Artikel>
Unserem besonderen Reisezweck gegenüber gibt es Dinge, die nur der Konstatierung und keiner besonderen subtilen Forschung bedürfen, Beobachtungen von Einzelheiten, die Schlüsse auf das Allgemeine rechtfertigen, ohne daß man deshalb „leichtfertig generalisiert“.

Wenn wir z. B. bei einem Wunderrabbi im Zimmer sitzen, – er bestreitet die Notwendigkeit von Knabenschulen – und während wir sprechen, fällt meiner Reisegefährtin von der Zimmerdecke herab ein schwerfälliges Ungeziefer in den Schoß, da brauche ich in dem Hause keinen Scheffel Salz zu essen, um mir über den Geist seiner Bewohner – Mann und Frau – ein annähernd richtiges Bild zu machen. Dasselbe gilt von den hervorstechendsten Eigentümlichkeiten des Landes und seiner jüdischen Bevölkerung, die wir nur eine relativ kurze Zeit beobachten konnten.

Ich darf hinzufügen, daß wir unsere Aufgabe ernst nahmen, daß wir eifrig beobachteten und unseren Zweck nicht aus den Augen ließen. Als Frauen war es uns nicht nur möglich, mit den intelligenten Kreisen zu verkehren, sondern wir suchten und fanden Gelegenheit, mit Männern und Frauen, Mädchen und Kindern des Volkes zu sprechen, und manches Wort, mancher Blick ließ uns in Verhältnisse und Zusammenhänge eindringen, die einem Manne unzugänglich und doch für das Verständnis der Zustände sehr wichtig sind.

Dennoch möchte ich für meinen Teil meinen Bericht weder als erschöpfend noch als wissenschaftliche Arbeit betrachtet sehen, da ich eine solche zu leisten nicht im stande bin.

Bereitgestelltes Material>
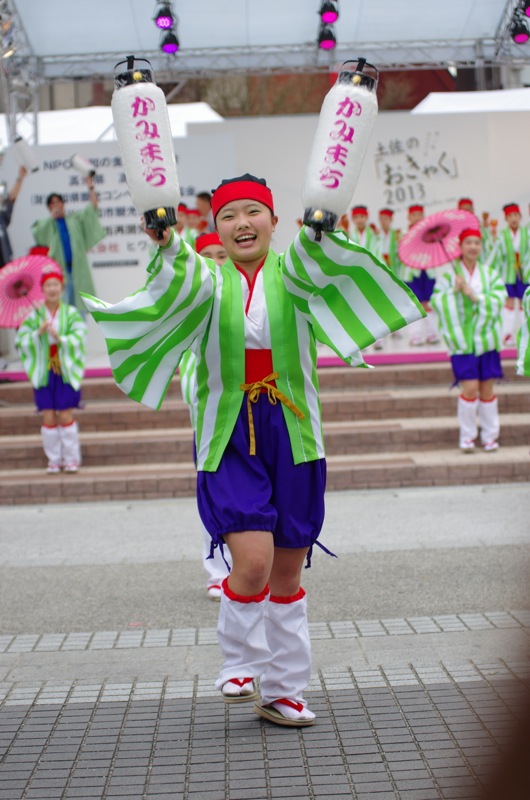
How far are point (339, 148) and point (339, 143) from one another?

Auftrag A>
Was bestreitet der Wunderrabbi laut dem Artikel?
Auftrag B>
Schreibe einen Abschnitt des Artikels neu und benenne darin "intelligenten Kreisen" in "gebildeten Kreisen" um. Beginne bei den Worten "Ich darf hinzufügen, daß" und höre nach "sehr wichtig sind." auf.
Das Material hat keinen Bezug zum Artikel.

Lösung A>
Die Notwendigkeit von Knabenschulen.

Lösung B>
Ich darf hinzufügen, daß wir unsere Aufgabe ernst nahmen, daß wir eifrig beobachteten und unseren Zweck nicht aus den Augen ließen. Als Frauen war es uns nicht nur möglich, mit den gebildeten Kreisen zu verkehren, sondern wir suchten und fanden Gelegenheit, mit Männern und Frauen, Mädchen und Kindern des Volkes zu sprechen, und manches Wort, mancher Blick ließ uns in Verhältnisse und Zusammenhänge eindringen, die einem Manne unzugänglich und doch für das Verständnis der Zustände sehr wichtig sind.